What constitutes criminal negligence?
My position is that BP might have been “negligent”….I don’t think that anyone could make a coherent argument to say that blowing up an oil rig and polluting half of the Gulf of Mexico wasn’t “negligent”. But it was not “criminal”.
As Lucia Graves (who is taking the side of the righteous against the “alleged” perpetrators), has correctly pointed out; the obsession with the word “criminal” has everything to do with money.
That’s because the 1990 Oil Pollution Act has got a let-out clause on the $75 million cap that polluters have to pay in damages (they still have to pay to clean up the mess), which is that cap only applies if the pollution was not “criminal” (if you dump oil over the side of your boat because you don’t want to pay someone to dispose of it properly, that’s criminal), or “criminally negligent”.
Whether or not this argument will have any legs will depend to some extent on what happens to the $20 billion that President Obama is aiming to put into an escrow account, or perhaps the damage will be more (in which case BP will go bankrupt).
Criminal negligence is a legal expression that is normally used in lawsuits about harming other people. If you drive a speeding car and you kill someone that is sometimes deemed to have been criminal negligence, the idea is that you should have known that you were being reckless, and you should have known that your recklessness could have harmed someone else, but although you knew that, you said to yourself “what the heck”.
But it’s difficult to prove because a lot hinges around the state of mind of the person involved at the time. In the case of BP it’s going to be quite hard to prove in the context of the blow out, first of all because right now no one knows for sure why the well blew (which is half the story, the other half is whether BP should have had more cleanup capability on standby).
You can say that someone wasn’t wearing his hard-hat and that was a breach of the safety regulations, but you have to prove (a) that action caused the accident (b) the person who wasn’t wearing his hard-hat (or his supervisor), knew that might cause an accident, but he went ahead and did it anyway.
Lucia Graves has made the argument about the abysmal track-record of BP with regard to safety in their petroleum refining. That’s irrelevant, first because the safety record of BP’s offshore operations is pretty good (as far as I know, and I’m sure if it was not someone would have dragged that up).
Second because those oil refineries were bought by BP, the culture there was not particularly BP’s, and the fact that they may not have been able to change the culture, does not prove their oil-drilling culture was defective, so BP bought a lemon, so what?
Third, the oil industry in USA is very highly regulated; there are tons of forms to be filled in and compliance records to be kept, and the Minerals Management Agency checks the “plans” and the compliance with the plans. No one is suggesting (yet) that BP management paid kickbacks to the MMA to “go easy on them” and if they did not, well MMA “should” have been doubly vigilant making sure that BP’s operation “conformed” to the safety plans, knowing, as they did, that BP (in general) had a lousy reputation on safety.
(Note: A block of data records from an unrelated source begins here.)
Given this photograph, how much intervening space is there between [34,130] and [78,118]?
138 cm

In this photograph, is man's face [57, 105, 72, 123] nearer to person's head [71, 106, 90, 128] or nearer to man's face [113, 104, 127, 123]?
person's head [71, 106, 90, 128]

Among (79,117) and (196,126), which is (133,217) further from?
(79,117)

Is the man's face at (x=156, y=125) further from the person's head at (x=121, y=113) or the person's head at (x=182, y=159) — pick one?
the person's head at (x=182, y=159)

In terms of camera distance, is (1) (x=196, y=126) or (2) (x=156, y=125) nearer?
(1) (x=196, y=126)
The bigger point though is that in reality “safety” plans have got not a lot to do with safety, but they have a lot to do with not getting sued. And a bigger point than that is that the focus is all about not getting citations (often for silly little things), and not getting sued.
In this case, there was an over-reliance by BP on “safety” that was not about safety. Intriguingly the moment the Horizon Deepwater blew up, there was a party going on (on the rig) to celebrate how many man-hours had been worked, without a lost-man-day. In other words, up to that point, according to the box-tickers, the safety record of the rig was impeccable.
And there was an over-reliance by MMA on the safety reports and compliance forms that were streaming in day after-day “proving” how “safe” the operation was.
In this case “safety” concerns, masked the real problems, which were that the strategies of BP in operating their rigs, and the chains of commands and hold-points (that’s when anyone can say “this is unsafe, stop the operation”), were fundamentally unsafe, and on top of that, in their arrogance, they never concieved that a well would blow so they were not prepared when one did. Well oil wells blow all the time, and this one did.
But the roots of that are bigger than a team of lawyers trawling through the communications between BP and their sub-contractors and finding that needle in the haystack which will unlock that $75 million dollar cap. If someone succeeds in doing that, it will be good news for everyone who suffered from the accident.
But it will not be good news for everyone in America who drives a car because it will just add another layer of “litigation-proof” safety regulations that do not make things safe, at huge cost.